In January 2025, Mosaic ATM conducted a flight trial of a novel method of managing aircraft using a rule-based system to sequence and space aircraft arriving at a common waypoint—without using centralized control.  The idea is part of a larger NASA-sponsored project involving Digital Flight.  Digital Flight is a forward-looking concept being investigated in NASA’s Transformative Aeronautics Concepts Program.  It envisions a future where aviation systems are digitally integrated, highly automated, and interoperable across airspace, operators, service providers, and use cases.  The goal is to revolutionize how flights are planned, executed, and managed, using digital technologies to increase efficiency, safety, and environmental performance.

The live flight test conducted by Mosaic ATM demonstrated a key concept of Digital Flight called rule-based aircraft sequencing, where a simple set of rules that are independently and simultaneously executed by different flights sharing a common waypoint is determined to be sufficient to self-organize in their approach to the waypoint.  The set of rules was developed by NASA’s Digital Flight team in conjunction with Mosaic ATM researchers and first tested in a fast-time simulation and a Hardware-in-the-Loop environment before being flight tested in airspace north of Burlington, Vermont in January.

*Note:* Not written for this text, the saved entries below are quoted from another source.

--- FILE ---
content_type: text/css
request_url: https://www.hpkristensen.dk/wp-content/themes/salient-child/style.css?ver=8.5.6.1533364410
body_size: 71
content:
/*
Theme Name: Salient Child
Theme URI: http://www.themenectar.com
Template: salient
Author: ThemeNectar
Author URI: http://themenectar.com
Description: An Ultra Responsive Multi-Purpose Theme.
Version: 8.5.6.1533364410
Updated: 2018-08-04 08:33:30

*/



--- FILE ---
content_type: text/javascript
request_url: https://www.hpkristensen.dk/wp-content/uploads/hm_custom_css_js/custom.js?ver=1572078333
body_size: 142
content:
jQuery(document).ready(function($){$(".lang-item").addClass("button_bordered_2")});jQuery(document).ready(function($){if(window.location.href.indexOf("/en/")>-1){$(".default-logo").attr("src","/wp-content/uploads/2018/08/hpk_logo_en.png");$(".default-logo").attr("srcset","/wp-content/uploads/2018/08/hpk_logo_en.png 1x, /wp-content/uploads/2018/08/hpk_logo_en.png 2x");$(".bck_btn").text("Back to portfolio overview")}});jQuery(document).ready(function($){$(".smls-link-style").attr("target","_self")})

The test consisted of one live aircraft flown by AdvAero Ltd., two virtual aircraft managed by a Mosaic engineer, and the Cloud Flight Management System (CFMS) that ran the rule base for each flight.  CFMS, separately developed by Mosaic through NASA sponsorship over many years, contains a digital twin of each aircraft’s Flight Management System.  Each aircraft is connected to a separate CFMS instance, and the CFMS instances communicate with each other through secure internet protocol connections.  Each CFMS communicated with its “ownship”  through an air-to-ground communications platform, in this case provided by the GoGo network.

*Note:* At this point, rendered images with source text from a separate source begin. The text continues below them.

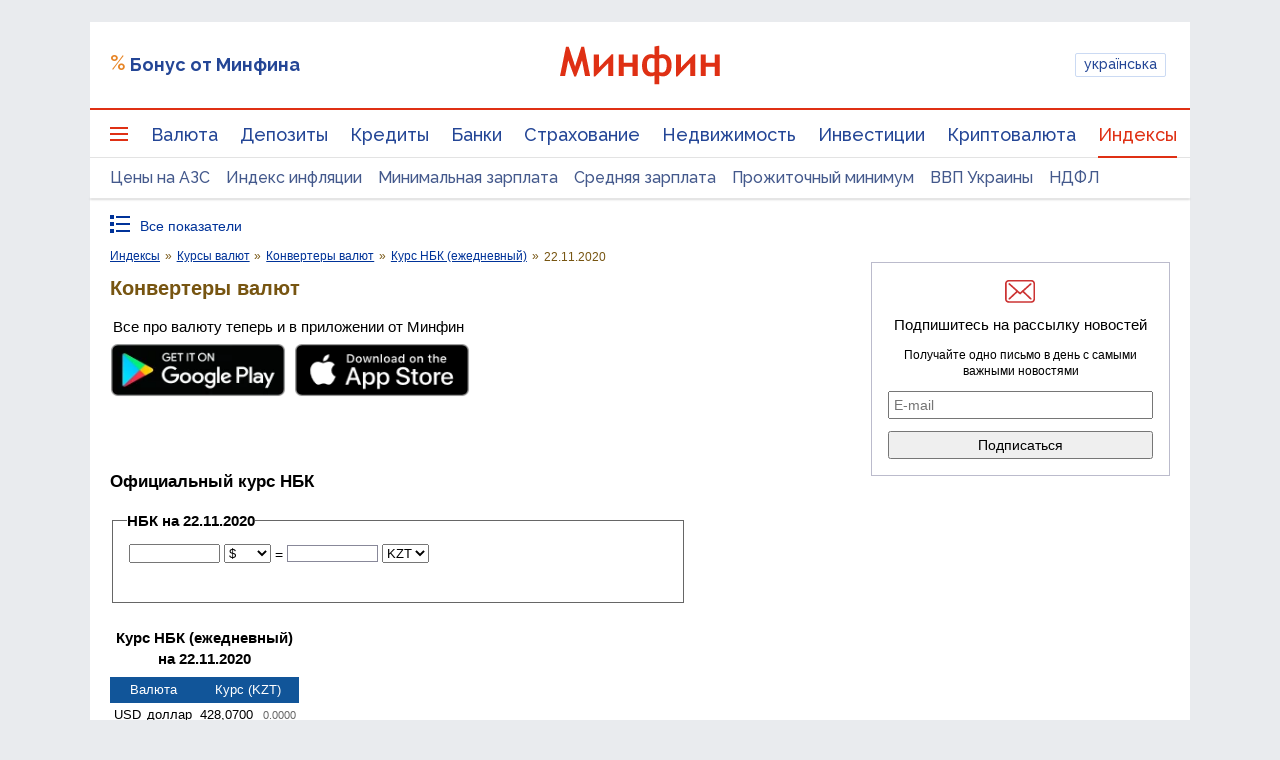

--- FILE ---
content_type: text/html; charset=utf-8
request_url: https://www.google.com/recaptcha/api2/aframe
body_size: 137
content:
<!DOCTYPE HTML><html><head><meta http-equiv="content-type" content="text/html; charset=UTF-8"></head><body><script nonce="fVyi7kiRYeJsmGZjSYJWjQ">/** Anti-fraud and anti-abuse applications only. See google.com/recaptcha */ try{var clients={'sodar':'https://pagead2.googlesyndication.com/pagead/sodar?'};window.addEventListener("message",function(a){try{if(a.source===window.parent){var b=JSON.parse(a.data);var c=clients[b['id']];if(c){var d=document.createElement('img');d.src=c+b['params']+'&rc='+(localStorage.getItem("rc::a")?sessionStorage.getItem("rc::b"):"");window.document.body.appendChild(d);sessionStorage.setItem("rc::e",parseInt(sessionStorage.getItem("rc::e")||0)+1);localStorage.setItem("rc::h",'1766950444050');}}}catch(b){}});window.parent.postMessage("_grecaptcha_ready", "*");}catch(b){}</script></body></html>

--- FILE ---
content_type: text/css
request_url: https://index.minfin.com.ua/minfin/exchange/convert/style.css?2025122821
body_size: -254
content:
DIV.exchange-minfin-api { margin:1rem 0rem; }
DIV.idx-currency TABLE TH { text-align:center; font-weight:normal; }


--- FILE ---
content_type: application/javascript; charset=utf-8
request_url: https://fundingchoicesmessages.google.com/f/AGSKWxVgbPOhve-0KTfkXMAhsMOj7ucR1M6ZsoaeioUDVtOkyrVfiDlJS7sbm9I8PWjGHmrMHWB-nqitp4psa-1v-4eWmSFMxQ3sPsTA3UkiyAqaVDiOf2gpHGeAQXntiqXCYgI-6fQVpxbJslr2vnDOE5aCotJDvSZgdvxuG_ZgE_R5-TklSh_5TdXp6gYJ/_/dlfeatads./js/oas-_468x80/-480x60./adsidebar.
body_size: -1290
content:
window['ab3e34fa-9b6b-40e3-834a-6dd67b0a5878'] = true;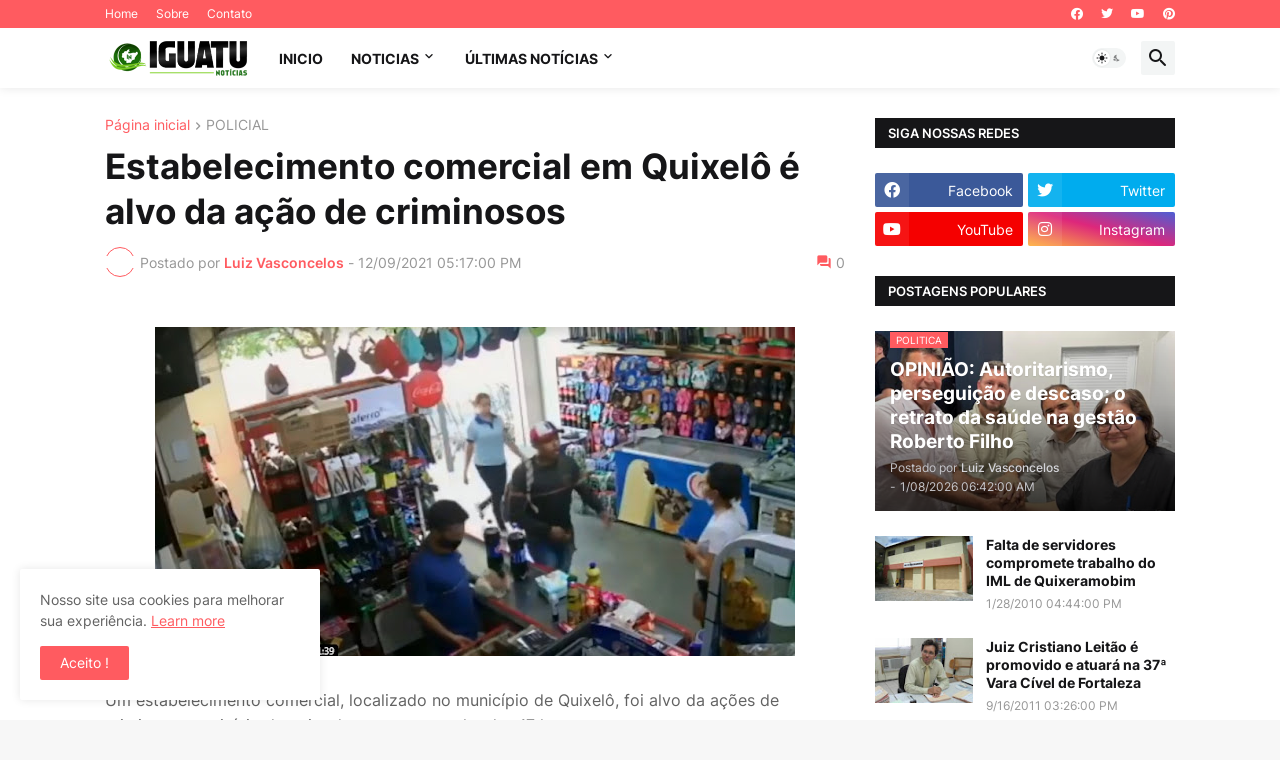

--- FILE ---
content_type: text/html; charset=utf-8
request_url: https://www.google.com/recaptcha/api2/aframe
body_size: 267
content:
<!DOCTYPE HTML><html><head><meta http-equiv="content-type" content="text/html; charset=UTF-8"></head><body><script nonce="72xR1hu6OupNbzHk-B_yIA">/** Anti-fraud and anti-abuse applications only. See google.com/recaptcha */ try{var clients={'sodar':'https://pagead2.googlesyndication.com/pagead/sodar?'};window.addEventListener("message",function(a){try{if(a.source===window.parent){var b=JSON.parse(a.data);var c=clients[b['id']];if(c){var d=document.createElement('img');d.src=c+b['params']+'&rc='+(localStorage.getItem("rc::a")?sessionStorage.getItem("rc::b"):"");window.document.body.appendChild(d);sessionStorage.setItem("rc::e",parseInt(sessionStorage.getItem("rc::e")||0)+1);localStorage.setItem("rc::h",'1768621121096');}}}catch(b){}});window.parent.postMessage("_grecaptcha_ready", "*");}catch(b){}</script></body></html>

The Mosaic-led team that conducted the live flight test north of Burlington, VT in January 2025. From left, Andy Lacher (NASA), Kerry Doherty (AdvAero), John Maris (AdvAero Pilot in Command), Paul Vajda (AdvAero co-pilot), Fred Wieland (Mosaic ATM Principal Investigator), Matt Grochowalski (GE Aviation Systems), David Wing (NASA), and Puthy Soupin (AdvAero).

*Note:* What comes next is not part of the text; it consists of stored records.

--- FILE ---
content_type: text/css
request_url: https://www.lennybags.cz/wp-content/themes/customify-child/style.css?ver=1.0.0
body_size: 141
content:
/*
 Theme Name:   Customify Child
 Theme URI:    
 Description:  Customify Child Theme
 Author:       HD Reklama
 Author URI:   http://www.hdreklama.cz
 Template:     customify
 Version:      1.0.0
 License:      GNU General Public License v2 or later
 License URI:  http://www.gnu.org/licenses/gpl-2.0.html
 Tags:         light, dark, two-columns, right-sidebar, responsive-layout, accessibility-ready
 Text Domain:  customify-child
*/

The rule based aircraft sequencing test consisted of three passes of the live and virtual flights from their starting waypoints (different for each flight) to a common coordination waypoint.  An extensive set of metrics gathered through telemetry allowed the team to assess the effectiveness of the rule set to safely coordinate and sequence aircraft through the common waypoint.  Of the three passes, the first one had inadequate air-ground communication, while the second and third provided valuable data.